Some damage has been done to this blue hyacinth. Still, it will smell as sweet, if only I was heartless enough to cut it for indoor use I could enjoy it's heady scent in the house.


Bonding over yoghurt.

The hens have now come to an understanding. Massive chicken (Lola) and our two bantams (Shakira "Shaksta" & Buck Bucky "Buckster") are all in the greenhouse having a dust bath. The breakthrough came yesterday over a pot of yogurt. Shakira will always ignore everything else when there is food about and so, whilst Buckster had her longed for dust bath (a rare treat now the greenhouse is temporary home to Lola) Shakira chowed down over a pot of yogurt which we give them for good digestion. Lola was given a pot when we first had her but she ignored it and after three days it had a crust of dust on it so I threw it out. She hasn't been used to variety in her diet so studiously ignored the 'treat'. However, seeing Shakira wolfing it down so gluttonously she decided to try it out. In a minute they were like nodding dogs, heads in the pot and then head thrown back to flick the excess all over the deck and themselves. Once Buckster joined them the pot was empty and the girls were nonchalantly ferreting about the garden, looking for young grass tips and bugs.
 Lola wants what Shakira has....., she just doesn't know how good it tastes yet.

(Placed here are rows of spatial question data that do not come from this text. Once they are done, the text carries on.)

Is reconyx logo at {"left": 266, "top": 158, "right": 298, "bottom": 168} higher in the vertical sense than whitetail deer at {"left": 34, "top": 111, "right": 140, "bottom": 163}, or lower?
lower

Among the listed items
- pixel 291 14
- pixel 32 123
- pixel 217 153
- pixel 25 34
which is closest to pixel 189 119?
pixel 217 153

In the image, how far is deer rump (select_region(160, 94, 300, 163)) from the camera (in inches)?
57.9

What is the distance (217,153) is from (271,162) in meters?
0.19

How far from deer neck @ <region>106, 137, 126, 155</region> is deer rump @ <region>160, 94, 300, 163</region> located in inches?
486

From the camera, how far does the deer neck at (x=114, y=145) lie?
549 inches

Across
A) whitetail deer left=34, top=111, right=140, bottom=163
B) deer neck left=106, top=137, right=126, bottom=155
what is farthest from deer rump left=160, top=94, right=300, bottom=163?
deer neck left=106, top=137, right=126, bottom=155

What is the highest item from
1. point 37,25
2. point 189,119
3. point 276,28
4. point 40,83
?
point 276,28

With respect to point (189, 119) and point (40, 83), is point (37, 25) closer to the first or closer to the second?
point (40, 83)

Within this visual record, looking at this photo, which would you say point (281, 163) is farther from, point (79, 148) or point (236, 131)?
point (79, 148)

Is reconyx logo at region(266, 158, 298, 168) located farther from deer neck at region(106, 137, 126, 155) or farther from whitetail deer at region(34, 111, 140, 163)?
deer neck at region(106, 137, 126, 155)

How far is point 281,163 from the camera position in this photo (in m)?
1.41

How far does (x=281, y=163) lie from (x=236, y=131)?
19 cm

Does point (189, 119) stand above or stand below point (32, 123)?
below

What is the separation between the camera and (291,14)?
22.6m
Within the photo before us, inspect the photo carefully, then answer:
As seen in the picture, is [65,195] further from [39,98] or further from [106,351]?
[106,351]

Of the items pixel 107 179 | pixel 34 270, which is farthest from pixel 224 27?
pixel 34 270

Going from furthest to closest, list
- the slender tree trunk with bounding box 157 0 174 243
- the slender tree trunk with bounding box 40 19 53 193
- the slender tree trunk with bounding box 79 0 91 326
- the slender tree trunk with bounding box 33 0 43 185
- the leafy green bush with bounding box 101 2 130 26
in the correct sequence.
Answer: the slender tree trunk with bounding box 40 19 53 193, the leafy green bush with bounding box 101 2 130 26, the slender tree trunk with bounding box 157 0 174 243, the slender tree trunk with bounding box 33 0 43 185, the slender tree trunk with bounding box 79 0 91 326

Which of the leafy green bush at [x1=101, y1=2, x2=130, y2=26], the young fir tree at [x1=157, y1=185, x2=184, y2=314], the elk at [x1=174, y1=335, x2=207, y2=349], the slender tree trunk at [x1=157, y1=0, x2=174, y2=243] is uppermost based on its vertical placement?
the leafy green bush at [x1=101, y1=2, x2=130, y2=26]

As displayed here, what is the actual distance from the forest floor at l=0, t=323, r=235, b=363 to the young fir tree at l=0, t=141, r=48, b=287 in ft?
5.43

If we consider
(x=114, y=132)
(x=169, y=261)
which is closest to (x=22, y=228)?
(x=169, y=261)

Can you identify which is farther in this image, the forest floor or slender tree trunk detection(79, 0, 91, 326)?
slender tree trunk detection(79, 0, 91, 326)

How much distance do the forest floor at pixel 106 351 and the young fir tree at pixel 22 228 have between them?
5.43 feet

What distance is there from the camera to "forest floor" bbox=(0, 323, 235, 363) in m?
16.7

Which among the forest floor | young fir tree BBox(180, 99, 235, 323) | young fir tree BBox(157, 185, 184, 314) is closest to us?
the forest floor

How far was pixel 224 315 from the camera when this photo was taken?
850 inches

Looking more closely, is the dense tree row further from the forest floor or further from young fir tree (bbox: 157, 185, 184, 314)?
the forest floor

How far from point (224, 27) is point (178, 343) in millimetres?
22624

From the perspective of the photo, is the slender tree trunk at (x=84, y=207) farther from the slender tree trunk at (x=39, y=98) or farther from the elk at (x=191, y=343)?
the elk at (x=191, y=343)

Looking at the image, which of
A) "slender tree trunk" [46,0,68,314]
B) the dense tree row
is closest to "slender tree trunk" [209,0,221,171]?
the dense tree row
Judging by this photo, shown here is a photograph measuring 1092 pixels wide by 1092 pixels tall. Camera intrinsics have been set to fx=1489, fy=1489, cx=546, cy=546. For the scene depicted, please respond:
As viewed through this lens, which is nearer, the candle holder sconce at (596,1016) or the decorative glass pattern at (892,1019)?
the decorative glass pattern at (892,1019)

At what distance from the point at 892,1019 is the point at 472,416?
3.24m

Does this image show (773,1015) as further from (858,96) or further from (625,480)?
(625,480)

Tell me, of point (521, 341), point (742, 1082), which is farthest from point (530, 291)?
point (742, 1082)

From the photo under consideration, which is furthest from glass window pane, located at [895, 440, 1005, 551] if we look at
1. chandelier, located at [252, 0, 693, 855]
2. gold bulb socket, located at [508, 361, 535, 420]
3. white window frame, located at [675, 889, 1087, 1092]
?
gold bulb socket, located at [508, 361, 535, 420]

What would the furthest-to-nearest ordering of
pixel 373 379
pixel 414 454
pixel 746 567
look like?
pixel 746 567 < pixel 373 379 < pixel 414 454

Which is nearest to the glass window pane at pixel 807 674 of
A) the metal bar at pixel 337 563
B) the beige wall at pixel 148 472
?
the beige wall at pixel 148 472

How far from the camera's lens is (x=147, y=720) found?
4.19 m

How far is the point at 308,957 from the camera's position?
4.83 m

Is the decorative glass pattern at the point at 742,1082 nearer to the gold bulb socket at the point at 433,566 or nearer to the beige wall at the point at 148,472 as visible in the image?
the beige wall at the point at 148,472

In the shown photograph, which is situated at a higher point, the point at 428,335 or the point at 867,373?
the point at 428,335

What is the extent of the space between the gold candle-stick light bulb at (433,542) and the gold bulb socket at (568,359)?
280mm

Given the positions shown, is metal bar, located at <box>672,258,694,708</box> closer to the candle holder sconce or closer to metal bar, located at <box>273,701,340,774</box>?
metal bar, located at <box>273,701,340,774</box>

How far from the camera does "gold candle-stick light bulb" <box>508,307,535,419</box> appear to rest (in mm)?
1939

Look at Shakira's beak, she is such a messy easy!

Chowing down.

Buckster decides she isnt' ready to feel the love yet and has a lone dust bath in the greenhouse.
Where are the others? It's lonely in here!

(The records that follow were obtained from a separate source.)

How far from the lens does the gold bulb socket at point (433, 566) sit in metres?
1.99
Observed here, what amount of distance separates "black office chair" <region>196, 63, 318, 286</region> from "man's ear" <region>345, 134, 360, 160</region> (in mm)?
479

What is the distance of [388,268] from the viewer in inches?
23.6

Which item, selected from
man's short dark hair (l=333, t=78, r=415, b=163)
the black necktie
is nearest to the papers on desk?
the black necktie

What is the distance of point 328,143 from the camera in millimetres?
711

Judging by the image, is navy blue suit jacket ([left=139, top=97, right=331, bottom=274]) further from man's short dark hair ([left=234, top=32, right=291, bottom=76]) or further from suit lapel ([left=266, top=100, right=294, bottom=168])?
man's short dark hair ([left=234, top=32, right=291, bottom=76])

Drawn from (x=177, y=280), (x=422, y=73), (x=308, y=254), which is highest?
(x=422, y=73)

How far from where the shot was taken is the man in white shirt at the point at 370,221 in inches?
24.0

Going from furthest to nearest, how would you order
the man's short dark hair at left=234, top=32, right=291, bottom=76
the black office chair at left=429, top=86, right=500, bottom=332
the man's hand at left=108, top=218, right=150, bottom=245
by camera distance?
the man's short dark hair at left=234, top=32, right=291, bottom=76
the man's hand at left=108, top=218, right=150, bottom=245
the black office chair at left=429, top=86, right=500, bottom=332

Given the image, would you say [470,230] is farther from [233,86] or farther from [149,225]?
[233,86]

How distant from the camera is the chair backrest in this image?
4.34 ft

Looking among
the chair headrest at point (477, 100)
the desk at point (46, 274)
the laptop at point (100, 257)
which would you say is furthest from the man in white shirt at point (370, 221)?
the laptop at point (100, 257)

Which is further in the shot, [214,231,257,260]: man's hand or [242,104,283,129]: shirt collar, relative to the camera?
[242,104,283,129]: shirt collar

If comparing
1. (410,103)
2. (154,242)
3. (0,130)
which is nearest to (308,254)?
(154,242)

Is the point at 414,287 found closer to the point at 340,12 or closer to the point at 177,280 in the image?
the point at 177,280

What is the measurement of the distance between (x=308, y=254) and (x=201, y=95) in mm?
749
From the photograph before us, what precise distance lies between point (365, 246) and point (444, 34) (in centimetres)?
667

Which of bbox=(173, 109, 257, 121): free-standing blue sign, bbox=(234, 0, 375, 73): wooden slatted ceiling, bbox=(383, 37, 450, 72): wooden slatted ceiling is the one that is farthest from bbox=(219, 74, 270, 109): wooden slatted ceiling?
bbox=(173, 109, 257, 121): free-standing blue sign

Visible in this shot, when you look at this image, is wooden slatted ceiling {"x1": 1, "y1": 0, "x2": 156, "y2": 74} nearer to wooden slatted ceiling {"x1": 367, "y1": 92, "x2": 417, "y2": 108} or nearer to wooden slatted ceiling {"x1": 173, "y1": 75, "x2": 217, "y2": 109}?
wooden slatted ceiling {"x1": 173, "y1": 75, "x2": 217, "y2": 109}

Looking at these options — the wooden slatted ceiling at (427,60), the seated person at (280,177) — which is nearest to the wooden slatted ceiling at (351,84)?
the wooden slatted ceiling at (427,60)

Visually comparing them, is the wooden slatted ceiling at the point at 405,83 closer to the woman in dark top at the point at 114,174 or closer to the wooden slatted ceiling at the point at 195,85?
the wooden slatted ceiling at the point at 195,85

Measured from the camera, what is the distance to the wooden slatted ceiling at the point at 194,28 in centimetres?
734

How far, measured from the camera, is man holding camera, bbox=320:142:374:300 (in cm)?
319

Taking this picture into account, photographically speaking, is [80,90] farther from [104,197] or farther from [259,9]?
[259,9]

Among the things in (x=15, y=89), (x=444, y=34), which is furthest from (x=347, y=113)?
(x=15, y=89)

Here come the girls to join Buckster for a communal bath before a spot of lunch.
 All together in the depleted parsley patch, Lola towers over our bantam girls.

Buckster, who is used to being the boss makes a hasty retreat when Lola encroaches on her space.
Even the cat gets in on the act. Socks, from next door casts a glance in their direction. She's hoping for a fat toad to hop into the undergrowth.